I stared through the window as each prisoner was unchained from the line, to hobble over to the pump and drink his fill from a small tin cup while a guard watched vigilantly. It wasn’t long before they were all chained back up again, with prisoners and guards retreating into the shade away from an unrelenting sun. I heard my mother call me into the kitchen, and I entered to see her bustling around with tins of tuna fish, mayonnaise, our last loaf of bread and two big pitchers of lemonade. In what seemed a blink of an eye, she had made a tray of sandwiches using all the tuna we were to have had for that night’s supper.

My mother was smiling as she handed me one of the pitchers of lemonade. Then, lifting the tray in one hand and holding a pitcher in her other hand, she marched me to the door, deftly opening it with her foot, and trotted me across the street.
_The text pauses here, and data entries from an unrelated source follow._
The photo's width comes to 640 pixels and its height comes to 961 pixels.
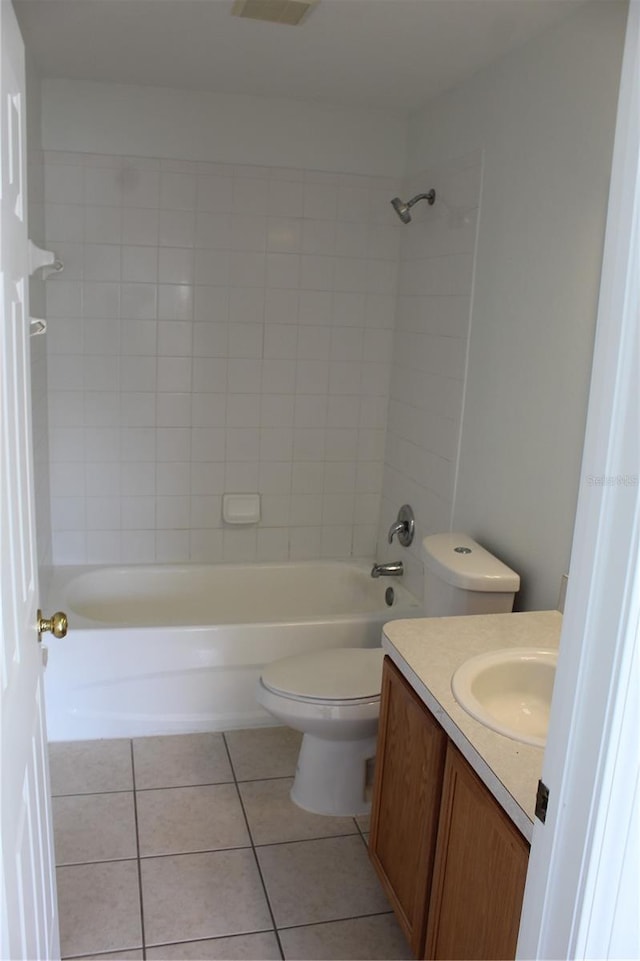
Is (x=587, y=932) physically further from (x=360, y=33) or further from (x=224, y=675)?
(x=360, y=33)

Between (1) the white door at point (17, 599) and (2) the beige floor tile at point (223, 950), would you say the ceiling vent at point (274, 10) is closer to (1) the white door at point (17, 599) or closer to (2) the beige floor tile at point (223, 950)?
(1) the white door at point (17, 599)

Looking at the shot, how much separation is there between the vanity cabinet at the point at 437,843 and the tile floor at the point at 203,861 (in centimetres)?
22

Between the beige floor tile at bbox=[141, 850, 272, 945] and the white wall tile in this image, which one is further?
the white wall tile

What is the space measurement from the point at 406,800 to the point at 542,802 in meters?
0.91

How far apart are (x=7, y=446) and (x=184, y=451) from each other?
7.79ft

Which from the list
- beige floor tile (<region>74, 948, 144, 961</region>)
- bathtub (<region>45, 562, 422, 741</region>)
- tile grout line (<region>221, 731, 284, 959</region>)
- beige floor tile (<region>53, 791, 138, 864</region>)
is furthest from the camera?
bathtub (<region>45, 562, 422, 741</region>)

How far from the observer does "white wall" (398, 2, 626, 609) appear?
6.95ft

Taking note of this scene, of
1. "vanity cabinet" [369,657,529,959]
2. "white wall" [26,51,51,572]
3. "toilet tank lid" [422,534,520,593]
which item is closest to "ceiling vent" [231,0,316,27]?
"white wall" [26,51,51,572]

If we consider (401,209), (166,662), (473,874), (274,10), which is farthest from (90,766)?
(274,10)

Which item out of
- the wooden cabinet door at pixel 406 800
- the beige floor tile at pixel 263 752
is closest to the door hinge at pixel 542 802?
the wooden cabinet door at pixel 406 800

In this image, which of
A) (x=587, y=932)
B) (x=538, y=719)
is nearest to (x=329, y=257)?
(x=538, y=719)

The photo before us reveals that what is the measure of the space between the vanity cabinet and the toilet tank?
43cm

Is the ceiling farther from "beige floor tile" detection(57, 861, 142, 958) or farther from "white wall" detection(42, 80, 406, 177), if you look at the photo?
"beige floor tile" detection(57, 861, 142, 958)

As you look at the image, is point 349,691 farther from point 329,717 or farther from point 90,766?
point 90,766
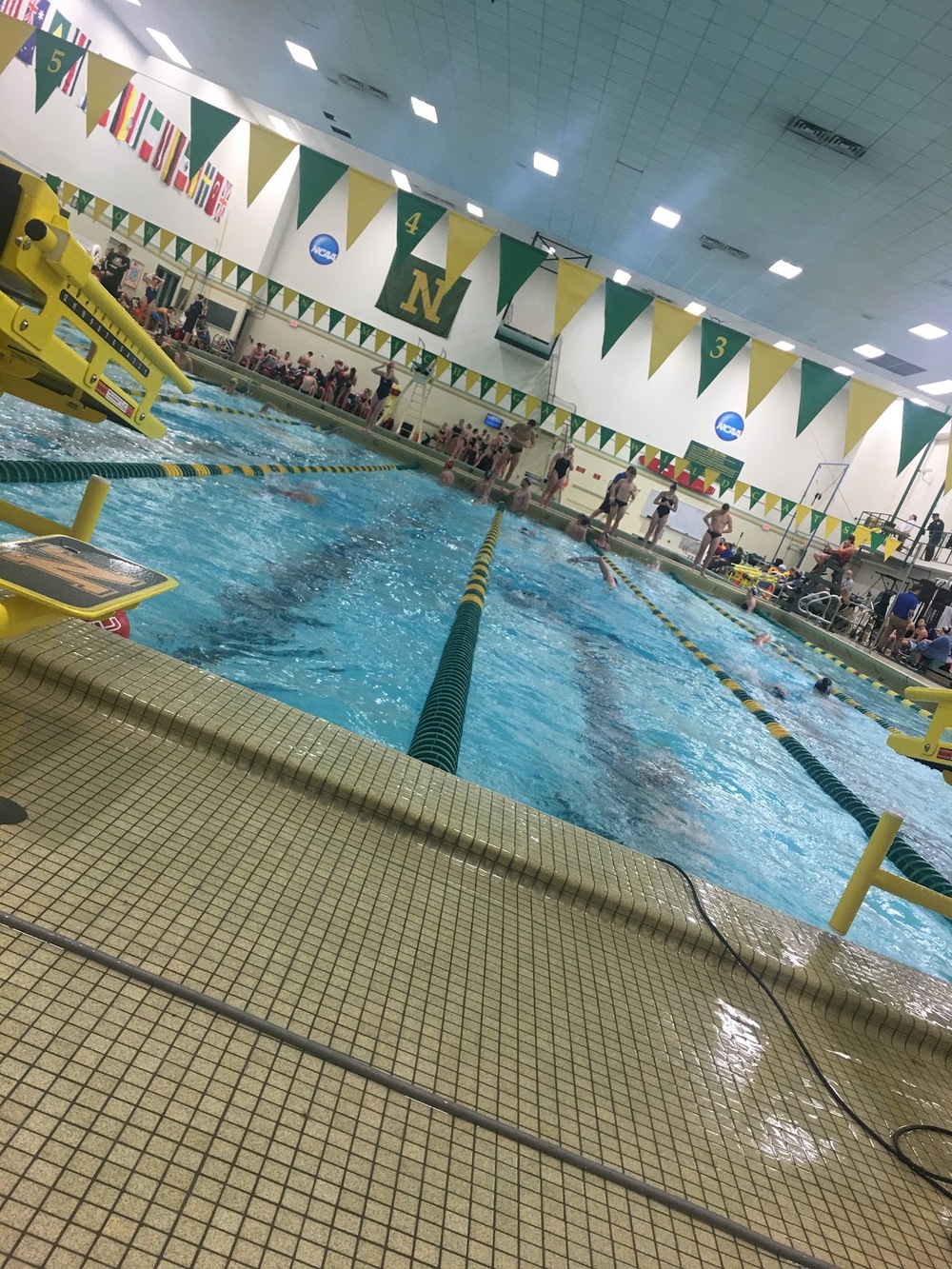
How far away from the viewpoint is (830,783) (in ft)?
16.4

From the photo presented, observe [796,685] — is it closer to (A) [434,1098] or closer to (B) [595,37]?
Result: (B) [595,37]

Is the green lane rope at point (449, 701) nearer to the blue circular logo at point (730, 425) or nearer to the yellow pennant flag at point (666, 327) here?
the yellow pennant flag at point (666, 327)

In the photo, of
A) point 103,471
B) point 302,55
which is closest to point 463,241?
point 302,55

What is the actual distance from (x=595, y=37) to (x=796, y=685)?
7.12 m

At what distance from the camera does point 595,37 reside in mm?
8047

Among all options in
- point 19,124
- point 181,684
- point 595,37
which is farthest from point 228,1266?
point 19,124

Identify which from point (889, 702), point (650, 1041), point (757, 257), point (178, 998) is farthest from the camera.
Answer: point (757, 257)

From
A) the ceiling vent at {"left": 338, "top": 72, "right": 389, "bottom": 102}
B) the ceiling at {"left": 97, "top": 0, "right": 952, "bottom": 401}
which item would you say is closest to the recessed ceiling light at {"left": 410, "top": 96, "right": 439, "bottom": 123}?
the ceiling at {"left": 97, "top": 0, "right": 952, "bottom": 401}

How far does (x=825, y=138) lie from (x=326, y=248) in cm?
1578

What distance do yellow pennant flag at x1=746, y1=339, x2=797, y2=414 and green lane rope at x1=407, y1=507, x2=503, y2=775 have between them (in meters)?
4.85

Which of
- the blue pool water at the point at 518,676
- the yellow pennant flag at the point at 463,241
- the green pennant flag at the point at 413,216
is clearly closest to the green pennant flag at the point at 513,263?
the yellow pennant flag at the point at 463,241

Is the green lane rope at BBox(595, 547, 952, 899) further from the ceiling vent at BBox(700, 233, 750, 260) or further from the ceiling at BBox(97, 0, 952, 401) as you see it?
the ceiling vent at BBox(700, 233, 750, 260)

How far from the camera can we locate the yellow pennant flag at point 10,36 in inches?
370

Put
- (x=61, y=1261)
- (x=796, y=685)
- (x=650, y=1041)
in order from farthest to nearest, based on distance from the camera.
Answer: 1. (x=796, y=685)
2. (x=650, y=1041)
3. (x=61, y=1261)
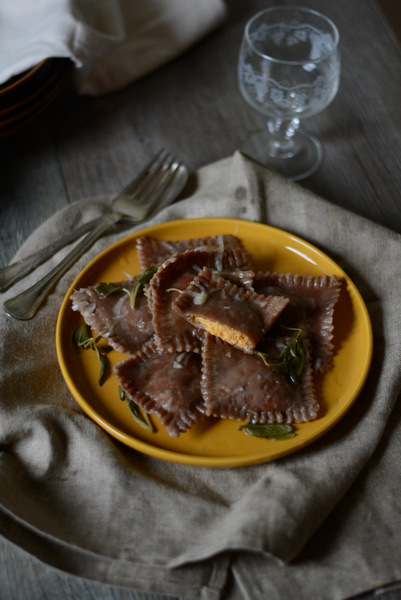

She approached the guards, “We had some leftovers from lunch,” she said, “and I was wondering if we could share with you and your men.” Calling me to her side, she went from guard to guard, then from prisoner to prisoner, filling each tin cup with lemonade, and giving each man a sandwich.

It was very quiet, except for a “Thank you, ma’am,” and the clanking of the chains. Very soon we were at the end of the line, my mother’s eyes softly scanning each face. The last prisoner was a big man, his dark skin pouring with sweat and streaked with dust. Suddenly, his face broke into a wonderful smile as he looked up into my mother’s eyes, and he said, “Ma’am, I’ve wondered all my life if I’d ever see an angel, and now I have! Thank you!”

Again, my mother’s smile took in the whole group.

“You’re all welcome!” she said. “God bless you.” Then we walked across to the house, with empty tray and pitchers, and back inside.

Soon, the men moved on, and I never saw them again. The only explanation my mother ever gave me for that strange and wonderful day, that I remember, was to always entertain strangers, “for by doing so, you may entertain angels without knowing.”

Then, with a mysterious smile, she went about the rest of the day. I don’t remember what we ate for supper that night. I just know an angel served it.

Jaye Lewis

Trying Times and Dirty Dishes

T
he best thing to spend on children is your time.

Joseph Addison

I cleared the table and stacked the breakfast dishes on top of the dinner dishes left in the sink from last night’s feast of macaroni and cheese with carrot sticks. I braced myself for the cold, clumpy feeling of the dishwater then plunged my hand deep into the sink, searching for the plug.

“Yuk! Why didn’t I do these last night?” I asked of who knows who. The only people around to hear me were my six-, five-, three- and two-year-olds and my six-week-old baby.

It wasn’t just the dishes. The dryer had gone out that morning and sheets were drying over every available chair and table, to the great delight of my sons who were playing fort-town all over the house. I would have hung the sheets outside but it was ten degrees below zero.

The living room was exploded with toys, and the way things were going, it would be lunchtime before any of us were even close to being dressed. The flu that had run through the family had finally caught me after six nights of little to no sleep caring for each of my children’s needs and comfort. It caught me the same day my husband, recovered and healthy, flew out of town on a business trip.

The hot water bubbled up in the soap-filled dishpan, and it encouraged me a little. “I’ll have these done in no time. . . .” But before I could finish my pep talk, my newborn began to cry.

I changed the baby’s diaper, stepped over the basket of clean clothes that had already sunk into wrinkled neglect, pulled the sheet off the couch along with the full collection of my sons’ horses and corral, and settled in to nurse my baby.